The barbs of the down feathers (Figure 37-8) do not interlock to form a closed vane. Their haphazard arrangement gives these feather their fluffy appearance. In pigeons and many psittacines, like cockatoos and African greys, specialized down feathers produce a fine powder keratin dust from the barbs. This talc-like
Figure 37-8 Dermal papilla (1).
powder is then coated over the plumage during preening; its absence is often the first sign of the circovirus infection (psittacine beak and feather disease).
In pigeons the production of powder down has been associated with human allergic alveolitis or pigeon fancier’s lung.Feather color plays a major role in camouflage, courtship, and protection from heat and light. Color, produced by pigments and by the intersection of light with feather structure, may complement other features of the feathers or feather tracts in indicating sex. Other species are monomorphic, and in them sex determination is dependent on endoscopy or molecular techniques (DNA analysis).
The black pigment melanin, which also produces greys and browns, is that most commonly found in birds; it is synthesized from tyrosine. The red, orange, and yellow caretenoid pigments that produce such colors as cardinal red and flamingo pink are obtained from the diet. Porphyrins, nitrogenous pigments also synthesized by birds, provide green, red, and some browns. They occur in gallinaceous birds, pigeons, and owls and may fluoresce when exposed to UV light.

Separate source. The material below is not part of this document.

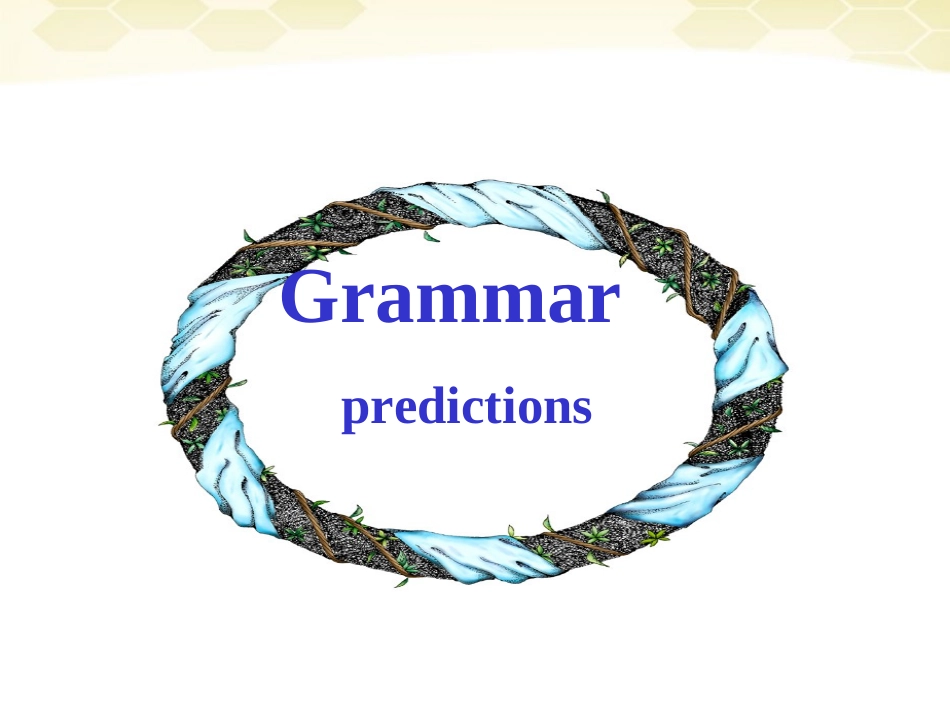 高中英语 Cyberspace--Grammar prediction课件 北师大版必修2 课件_第1页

Blue pigments are not found in birds, but the color may appear when white light is scattered by feathers that absorb the red (short wavelength) end of the spectrum while the blue end is reflected—the so-called Tyndall effect responsible for the blue of the sky. More green is produced by the combination of this effect with a yellow caretenoid pigment than is produced by porphyrins. The iridescence seen in starlings and peacocks is produced by a combination of melanin with the structural breakdown of light striking the feather barbules. The color varies with the angle from which it is viewed.

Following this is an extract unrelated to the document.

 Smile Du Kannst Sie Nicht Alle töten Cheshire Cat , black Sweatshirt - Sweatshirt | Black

At set times birds replace their feathers (molt or ecdysis) to discard worn ones or to change their plumage for display or camouflage. This occurs usually once a year after the breeding season (postnuptial or winter plumage) and is induced by the thyroid hormone. Other factors influencing molting are nutrition, time of year, temperature, and light. It also depends on habitat and whether the species is migratory.

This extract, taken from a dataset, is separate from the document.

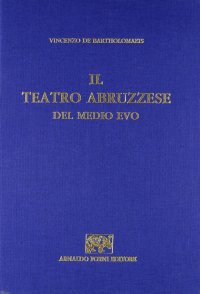 Il teatro abruzzese del Medioevo (rist. anast. 1924)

Young birds molt their juvenile feathers before they become adults and often go through a series of subadult plumages. During molt, which is a slow and gradual process, birds should not be stressed; they require rest and a diet rich in protein (especially the amino acids lysine, cystine, and arginine) and minerals (calcium and iron) to support the higher metabolic demands (increases of 15% to 25%) made by the rapid epidermal proliferation and loss of insulation. Birds in poor condition often produce misshapen feathers. In most species, replacement of the large contour (flight) feathers is sequential (inside primaries first) and symmetrical so that flight always remains possible. Ducks and geese, however, lose these feathers at once, leaving them temporarily flightless. The old feather is pushed out by epidermal growth at the base of the follicle, and as it vacates the follicle, its replacement begins to grow. Before the barbs are released, they are encased in a sheath called a bloodfeather or pinfeather. The loss of a feather by plucking initiates a similar sequence of events. Clipping feathers is therefore unlikely to permanently disable birds for flight.